By Caroline Okello | January 26th 2020
Regional Creative Director at Ogilvy Africa Brett Wild at his office in Nairobi. [Jonah Onyango, Standard]

My job is exciting because we make stuff every day, and no day ever looks the same. It is a problem-solution industry and we always come up with new ways of solving clients’ problems. My role entails helping with the expansion and direction of ideas. It is wonderful to be involved in the power of ideas, and it always excites me when the teams around me come up with great ones. It never gets boring.

In the morning, at 7am, I go to Java Coffee House, order a cup of coffee, go through my emails, start working on ideas, check what’s happening in the Africa region and see how I can help on various projects. Then I head to the office by 9am. From then, it is meetings. I review work with creative directors and give direction, and we also go through client presentations and briefings. Work is always coming and going  and I have to be in involved in both processes. I am most creative in the morning… certainly not in meetings.

The biggest challenge in an agency is making people care. It is an industry where if you don’t care enough about it, it doesn’t work. Second, making the word ‘responsible’ not feel like a threat, but an advantage. The word comes from being response-able. Meaning we are all able to respond and provide solutions. The way to tackle this is to be an example and to make sure everyone has a sense of ownership in the work we do. Then they may care.

I never aspired to be where I am today. I just loved what I was doing the whole way. Someone would say “You need to start doing this or you need to start doing that” and I would find myself in that position. But it was never a push. I just wanted to do good work and, most important, for others to do good work with me.

If I could tell my younger self one thing, I would say: “Stop being an idiot.” When I look back at myself, I’m surprised as to how much I needed to grow as a person. When I was there at that age, I thought I was doing good. But doing good, or being successful, isn’t about developing award-winning agencies and great work, it’s about developing everything else about you other than your ego.

When I first started working in an agency, someone told me what turned out to be the best career advice I’ve ever received: “If we don’t need you, we will get rid of you.” It means making yourself important to the process. That doesn’t mean getting in the way; it means being the one to come up with the solutions. I’d also add that you need to do what you love. We’ve had our parents and a whole bunch of other people when we were growing up telling us what we should be doing. We never really spend time to find out what makes us tick. If you do that, you can’t lose. If you’re stuck in a career rut, get out. We’re not around forever. There is no afterlife – this is it. Get out and start living. You will be successful doing the thing you love. Find out what that is and go be brilliant at it.
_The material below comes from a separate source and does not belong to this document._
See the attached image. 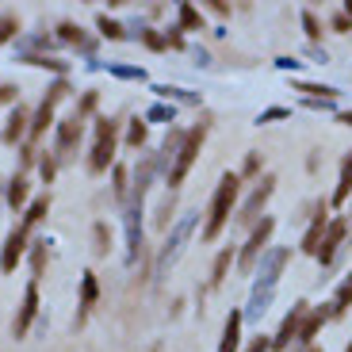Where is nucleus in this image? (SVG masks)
I'll use <instances>...</instances> for the list:
<instances>
[{"label":"nucleus","instance_id":"1","mask_svg":"<svg viewBox=\"0 0 352 352\" xmlns=\"http://www.w3.org/2000/svg\"><path fill=\"white\" fill-rule=\"evenodd\" d=\"M238 192H241V176L238 173H226L219 180L211 195V207H207V222H203V241H214L222 234V226L230 222V211H234V203H238Z\"/></svg>","mask_w":352,"mask_h":352},{"label":"nucleus","instance_id":"2","mask_svg":"<svg viewBox=\"0 0 352 352\" xmlns=\"http://www.w3.org/2000/svg\"><path fill=\"white\" fill-rule=\"evenodd\" d=\"M115 146H119L115 119H96V138H92V150H88V173L92 176L107 173V165L115 161Z\"/></svg>","mask_w":352,"mask_h":352},{"label":"nucleus","instance_id":"3","mask_svg":"<svg viewBox=\"0 0 352 352\" xmlns=\"http://www.w3.org/2000/svg\"><path fill=\"white\" fill-rule=\"evenodd\" d=\"M203 138H207V126H203V123L192 126V131H184V146H180V153H176L173 168H168V188H180V184H184V176L192 173L195 157H199Z\"/></svg>","mask_w":352,"mask_h":352},{"label":"nucleus","instance_id":"4","mask_svg":"<svg viewBox=\"0 0 352 352\" xmlns=\"http://www.w3.org/2000/svg\"><path fill=\"white\" fill-rule=\"evenodd\" d=\"M192 226H195V214H184V219L173 226V234L165 238V245H161V253H157V264H153V268H157V276H165L168 264L180 261V253H184V241L192 238Z\"/></svg>","mask_w":352,"mask_h":352},{"label":"nucleus","instance_id":"5","mask_svg":"<svg viewBox=\"0 0 352 352\" xmlns=\"http://www.w3.org/2000/svg\"><path fill=\"white\" fill-rule=\"evenodd\" d=\"M272 230H276L272 219H261V226H253V234H249L245 249L238 253V268H241L245 276L253 272L256 264H261V256L268 253V238H272Z\"/></svg>","mask_w":352,"mask_h":352},{"label":"nucleus","instance_id":"6","mask_svg":"<svg viewBox=\"0 0 352 352\" xmlns=\"http://www.w3.org/2000/svg\"><path fill=\"white\" fill-rule=\"evenodd\" d=\"M307 314H310V302H295V307H291V314L283 318L280 333L272 337V352H283L291 341H299V329H302V322H307Z\"/></svg>","mask_w":352,"mask_h":352},{"label":"nucleus","instance_id":"7","mask_svg":"<svg viewBox=\"0 0 352 352\" xmlns=\"http://www.w3.org/2000/svg\"><path fill=\"white\" fill-rule=\"evenodd\" d=\"M35 318H38V280H31V283H27V291H23V302H19L16 322H12V333L27 337V329L35 326Z\"/></svg>","mask_w":352,"mask_h":352},{"label":"nucleus","instance_id":"8","mask_svg":"<svg viewBox=\"0 0 352 352\" xmlns=\"http://www.w3.org/2000/svg\"><path fill=\"white\" fill-rule=\"evenodd\" d=\"M344 238H349V219H329L326 238H322V249H318V261L333 264L337 253H341V245H344Z\"/></svg>","mask_w":352,"mask_h":352},{"label":"nucleus","instance_id":"9","mask_svg":"<svg viewBox=\"0 0 352 352\" xmlns=\"http://www.w3.org/2000/svg\"><path fill=\"white\" fill-rule=\"evenodd\" d=\"M23 253H27V230L12 226L8 238H4V249H0V268L4 272H16V264L23 261Z\"/></svg>","mask_w":352,"mask_h":352},{"label":"nucleus","instance_id":"10","mask_svg":"<svg viewBox=\"0 0 352 352\" xmlns=\"http://www.w3.org/2000/svg\"><path fill=\"white\" fill-rule=\"evenodd\" d=\"M291 261V249H268V253L261 256V287H276V280H280L283 264Z\"/></svg>","mask_w":352,"mask_h":352},{"label":"nucleus","instance_id":"11","mask_svg":"<svg viewBox=\"0 0 352 352\" xmlns=\"http://www.w3.org/2000/svg\"><path fill=\"white\" fill-rule=\"evenodd\" d=\"M272 192H276V180H272V176H264L261 184H256V188H253V195H249V199H245V207H241V214H238V222H253V219H256V214H261V211H264V203L272 199Z\"/></svg>","mask_w":352,"mask_h":352},{"label":"nucleus","instance_id":"12","mask_svg":"<svg viewBox=\"0 0 352 352\" xmlns=\"http://www.w3.org/2000/svg\"><path fill=\"white\" fill-rule=\"evenodd\" d=\"M80 134H85V119L80 115H69V119L58 123V157H69V150L80 142Z\"/></svg>","mask_w":352,"mask_h":352},{"label":"nucleus","instance_id":"13","mask_svg":"<svg viewBox=\"0 0 352 352\" xmlns=\"http://www.w3.org/2000/svg\"><path fill=\"white\" fill-rule=\"evenodd\" d=\"M326 226H329V214H326V203L318 207L314 222H310V230L302 234V253L318 256V249H322V238H326Z\"/></svg>","mask_w":352,"mask_h":352},{"label":"nucleus","instance_id":"14","mask_svg":"<svg viewBox=\"0 0 352 352\" xmlns=\"http://www.w3.org/2000/svg\"><path fill=\"white\" fill-rule=\"evenodd\" d=\"M126 245H131V253H126V261H138V249H142V203H131L126 207Z\"/></svg>","mask_w":352,"mask_h":352},{"label":"nucleus","instance_id":"15","mask_svg":"<svg viewBox=\"0 0 352 352\" xmlns=\"http://www.w3.org/2000/svg\"><path fill=\"white\" fill-rule=\"evenodd\" d=\"M241 322H245V314H241V310H230V314H226L219 352H238V349H241Z\"/></svg>","mask_w":352,"mask_h":352},{"label":"nucleus","instance_id":"16","mask_svg":"<svg viewBox=\"0 0 352 352\" xmlns=\"http://www.w3.org/2000/svg\"><path fill=\"white\" fill-rule=\"evenodd\" d=\"M272 295H276V287H261V283H256V287H253V295H249L245 318H253V322H261V318L268 314V307H272Z\"/></svg>","mask_w":352,"mask_h":352},{"label":"nucleus","instance_id":"17","mask_svg":"<svg viewBox=\"0 0 352 352\" xmlns=\"http://www.w3.org/2000/svg\"><path fill=\"white\" fill-rule=\"evenodd\" d=\"M100 299V283H96V272H85L80 276V318L88 314V310L96 307Z\"/></svg>","mask_w":352,"mask_h":352},{"label":"nucleus","instance_id":"18","mask_svg":"<svg viewBox=\"0 0 352 352\" xmlns=\"http://www.w3.org/2000/svg\"><path fill=\"white\" fill-rule=\"evenodd\" d=\"M352 199V153L341 161V176H337V188H333V203L341 207V203Z\"/></svg>","mask_w":352,"mask_h":352},{"label":"nucleus","instance_id":"19","mask_svg":"<svg viewBox=\"0 0 352 352\" xmlns=\"http://www.w3.org/2000/svg\"><path fill=\"white\" fill-rule=\"evenodd\" d=\"M27 131H31V126H27V111H23V107H16V111L8 115V126H4V142H8V146H16Z\"/></svg>","mask_w":352,"mask_h":352},{"label":"nucleus","instance_id":"20","mask_svg":"<svg viewBox=\"0 0 352 352\" xmlns=\"http://www.w3.org/2000/svg\"><path fill=\"white\" fill-rule=\"evenodd\" d=\"M54 107L58 104H50V100H43V104H38V111H35V119H31V138H43L46 134V126H54Z\"/></svg>","mask_w":352,"mask_h":352},{"label":"nucleus","instance_id":"21","mask_svg":"<svg viewBox=\"0 0 352 352\" xmlns=\"http://www.w3.org/2000/svg\"><path fill=\"white\" fill-rule=\"evenodd\" d=\"M349 307H352V272L344 276L341 283H337V291H333V302H329V310H333V318H341Z\"/></svg>","mask_w":352,"mask_h":352},{"label":"nucleus","instance_id":"22","mask_svg":"<svg viewBox=\"0 0 352 352\" xmlns=\"http://www.w3.org/2000/svg\"><path fill=\"white\" fill-rule=\"evenodd\" d=\"M238 261V253H234V245H226L219 256H214V264H211V287H219L222 280H226V272H230V264Z\"/></svg>","mask_w":352,"mask_h":352},{"label":"nucleus","instance_id":"23","mask_svg":"<svg viewBox=\"0 0 352 352\" xmlns=\"http://www.w3.org/2000/svg\"><path fill=\"white\" fill-rule=\"evenodd\" d=\"M46 211H50V195H38V199H31V203H27V214H23V222H19V226H23V230L38 226V222L46 219Z\"/></svg>","mask_w":352,"mask_h":352},{"label":"nucleus","instance_id":"24","mask_svg":"<svg viewBox=\"0 0 352 352\" xmlns=\"http://www.w3.org/2000/svg\"><path fill=\"white\" fill-rule=\"evenodd\" d=\"M295 92H307L310 100H337V88H329V85H310V80H295Z\"/></svg>","mask_w":352,"mask_h":352},{"label":"nucleus","instance_id":"25","mask_svg":"<svg viewBox=\"0 0 352 352\" xmlns=\"http://www.w3.org/2000/svg\"><path fill=\"white\" fill-rule=\"evenodd\" d=\"M8 207L12 211H23L27 207V180L23 176H16V180L8 184Z\"/></svg>","mask_w":352,"mask_h":352},{"label":"nucleus","instance_id":"26","mask_svg":"<svg viewBox=\"0 0 352 352\" xmlns=\"http://www.w3.org/2000/svg\"><path fill=\"white\" fill-rule=\"evenodd\" d=\"M180 31H203V16L192 4H180Z\"/></svg>","mask_w":352,"mask_h":352},{"label":"nucleus","instance_id":"27","mask_svg":"<svg viewBox=\"0 0 352 352\" xmlns=\"http://www.w3.org/2000/svg\"><path fill=\"white\" fill-rule=\"evenodd\" d=\"M126 146H146V119H131V131H126Z\"/></svg>","mask_w":352,"mask_h":352},{"label":"nucleus","instance_id":"28","mask_svg":"<svg viewBox=\"0 0 352 352\" xmlns=\"http://www.w3.org/2000/svg\"><path fill=\"white\" fill-rule=\"evenodd\" d=\"M92 234H96V256H107V249H111V230H107L104 222H96Z\"/></svg>","mask_w":352,"mask_h":352},{"label":"nucleus","instance_id":"29","mask_svg":"<svg viewBox=\"0 0 352 352\" xmlns=\"http://www.w3.org/2000/svg\"><path fill=\"white\" fill-rule=\"evenodd\" d=\"M16 31H19V19L16 16H0V46L12 43V38H16Z\"/></svg>","mask_w":352,"mask_h":352},{"label":"nucleus","instance_id":"30","mask_svg":"<svg viewBox=\"0 0 352 352\" xmlns=\"http://www.w3.org/2000/svg\"><path fill=\"white\" fill-rule=\"evenodd\" d=\"M96 27H100V35H107V38H123V27L107 16H96Z\"/></svg>","mask_w":352,"mask_h":352},{"label":"nucleus","instance_id":"31","mask_svg":"<svg viewBox=\"0 0 352 352\" xmlns=\"http://www.w3.org/2000/svg\"><path fill=\"white\" fill-rule=\"evenodd\" d=\"M302 31H307V38H310V43H318V38H322V27H318L314 12H302Z\"/></svg>","mask_w":352,"mask_h":352},{"label":"nucleus","instance_id":"32","mask_svg":"<svg viewBox=\"0 0 352 352\" xmlns=\"http://www.w3.org/2000/svg\"><path fill=\"white\" fill-rule=\"evenodd\" d=\"M58 38H62V43H85L80 27H73V23H62V27H58ZM85 46H88V43H85Z\"/></svg>","mask_w":352,"mask_h":352},{"label":"nucleus","instance_id":"33","mask_svg":"<svg viewBox=\"0 0 352 352\" xmlns=\"http://www.w3.org/2000/svg\"><path fill=\"white\" fill-rule=\"evenodd\" d=\"M146 119H153V123H173V107H165V104H153L150 111H146Z\"/></svg>","mask_w":352,"mask_h":352},{"label":"nucleus","instance_id":"34","mask_svg":"<svg viewBox=\"0 0 352 352\" xmlns=\"http://www.w3.org/2000/svg\"><path fill=\"white\" fill-rule=\"evenodd\" d=\"M43 264H46V241H35V253H31V268H35V280L43 276Z\"/></svg>","mask_w":352,"mask_h":352},{"label":"nucleus","instance_id":"35","mask_svg":"<svg viewBox=\"0 0 352 352\" xmlns=\"http://www.w3.org/2000/svg\"><path fill=\"white\" fill-rule=\"evenodd\" d=\"M111 180H115V184H111V192L119 195V199H123V195H126V168H123V165H115Z\"/></svg>","mask_w":352,"mask_h":352},{"label":"nucleus","instance_id":"36","mask_svg":"<svg viewBox=\"0 0 352 352\" xmlns=\"http://www.w3.org/2000/svg\"><path fill=\"white\" fill-rule=\"evenodd\" d=\"M165 46H168V50H184V31H180V27H168V31H165Z\"/></svg>","mask_w":352,"mask_h":352},{"label":"nucleus","instance_id":"37","mask_svg":"<svg viewBox=\"0 0 352 352\" xmlns=\"http://www.w3.org/2000/svg\"><path fill=\"white\" fill-rule=\"evenodd\" d=\"M38 173H43V180H46V184H50L54 176H58V161H54V157H50V153H46V157H43V161H38Z\"/></svg>","mask_w":352,"mask_h":352},{"label":"nucleus","instance_id":"38","mask_svg":"<svg viewBox=\"0 0 352 352\" xmlns=\"http://www.w3.org/2000/svg\"><path fill=\"white\" fill-rule=\"evenodd\" d=\"M65 96H69V85H65V80H54V85H50V96H46V100H50V104H62Z\"/></svg>","mask_w":352,"mask_h":352},{"label":"nucleus","instance_id":"39","mask_svg":"<svg viewBox=\"0 0 352 352\" xmlns=\"http://www.w3.org/2000/svg\"><path fill=\"white\" fill-rule=\"evenodd\" d=\"M142 43L150 50H165V35H157V31H142Z\"/></svg>","mask_w":352,"mask_h":352},{"label":"nucleus","instance_id":"40","mask_svg":"<svg viewBox=\"0 0 352 352\" xmlns=\"http://www.w3.org/2000/svg\"><path fill=\"white\" fill-rule=\"evenodd\" d=\"M27 65H43V69H54V73H65L62 62H54V58H27Z\"/></svg>","mask_w":352,"mask_h":352},{"label":"nucleus","instance_id":"41","mask_svg":"<svg viewBox=\"0 0 352 352\" xmlns=\"http://www.w3.org/2000/svg\"><path fill=\"white\" fill-rule=\"evenodd\" d=\"M329 27H333V31H341V35H344V31H352V16H344V12H337V16L329 19Z\"/></svg>","mask_w":352,"mask_h":352},{"label":"nucleus","instance_id":"42","mask_svg":"<svg viewBox=\"0 0 352 352\" xmlns=\"http://www.w3.org/2000/svg\"><path fill=\"white\" fill-rule=\"evenodd\" d=\"M111 73H115V77H126V80H142V77H146L142 69H126V65H111Z\"/></svg>","mask_w":352,"mask_h":352},{"label":"nucleus","instance_id":"43","mask_svg":"<svg viewBox=\"0 0 352 352\" xmlns=\"http://www.w3.org/2000/svg\"><path fill=\"white\" fill-rule=\"evenodd\" d=\"M245 352H272V341H268V337H253V341H249V349Z\"/></svg>","mask_w":352,"mask_h":352},{"label":"nucleus","instance_id":"44","mask_svg":"<svg viewBox=\"0 0 352 352\" xmlns=\"http://www.w3.org/2000/svg\"><path fill=\"white\" fill-rule=\"evenodd\" d=\"M283 115H287V107H268V111H261L256 123H272V119H283Z\"/></svg>","mask_w":352,"mask_h":352},{"label":"nucleus","instance_id":"45","mask_svg":"<svg viewBox=\"0 0 352 352\" xmlns=\"http://www.w3.org/2000/svg\"><path fill=\"white\" fill-rule=\"evenodd\" d=\"M241 173H245V176H256V173H261V157H256V153H249V157H245V168H241Z\"/></svg>","mask_w":352,"mask_h":352},{"label":"nucleus","instance_id":"46","mask_svg":"<svg viewBox=\"0 0 352 352\" xmlns=\"http://www.w3.org/2000/svg\"><path fill=\"white\" fill-rule=\"evenodd\" d=\"M276 65H280V69H299V62H295V58H280Z\"/></svg>","mask_w":352,"mask_h":352},{"label":"nucleus","instance_id":"47","mask_svg":"<svg viewBox=\"0 0 352 352\" xmlns=\"http://www.w3.org/2000/svg\"><path fill=\"white\" fill-rule=\"evenodd\" d=\"M12 96H16V88H8V85L0 88V104H8V100H12Z\"/></svg>","mask_w":352,"mask_h":352},{"label":"nucleus","instance_id":"48","mask_svg":"<svg viewBox=\"0 0 352 352\" xmlns=\"http://www.w3.org/2000/svg\"><path fill=\"white\" fill-rule=\"evenodd\" d=\"M337 119H341V123H349V126H352V111H341V115H337Z\"/></svg>","mask_w":352,"mask_h":352},{"label":"nucleus","instance_id":"49","mask_svg":"<svg viewBox=\"0 0 352 352\" xmlns=\"http://www.w3.org/2000/svg\"><path fill=\"white\" fill-rule=\"evenodd\" d=\"M307 352H318V349H314V344H310V349H307Z\"/></svg>","mask_w":352,"mask_h":352},{"label":"nucleus","instance_id":"50","mask_svg":"<svg viewBox=\"0 0 352 352\" xmlns=\"http://www.w3.org/2000/svg\"><path fill=\"white\" fill-rule=\"evenodd\" d=\"M344 352H352V344H349V349H344Z\"/></svg>","mask_w":352,"mask_h":352}]
</instances>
My leadership style is not totally democratic. At the end of the day it is on one person to make sure the work works, so I think I’m too forceful with my opinion. I like to think, though, I spend a lot of my time inspiring people to rise up to their true talent. We have a great pool of talent in every department of this agency and it frustrates me when we are not reaching our full potential.

Being a better father to my 11-year-old son is my proudest accomplishment. That’s an accomplishment any parent should be proudest of: if you can nurture kind, loving, understanding and non-misogynist boys then you win.

I am a reader. The most important book I’ve read is The Challenge for Africa by Wangari Maathai. This book should be studied in schools. It has such wonderful insights and offers answers on what Africans can and need to do for change and improvement. As for music, I’m currently listening to Sigrid, a Norwegian singer-songwriter; she’s strange and marvellous. I’m also enjoying Billie Eilish, incredibly talented and off-beat for such a young artist.

In the evening, I practice Isha yoga, write a bit then go to bed. Outside work (there is life outside work?), I get out into the wonderful wilderness areas we have here. The natural beauty of this country is astonishing. I also enjoy paragliding.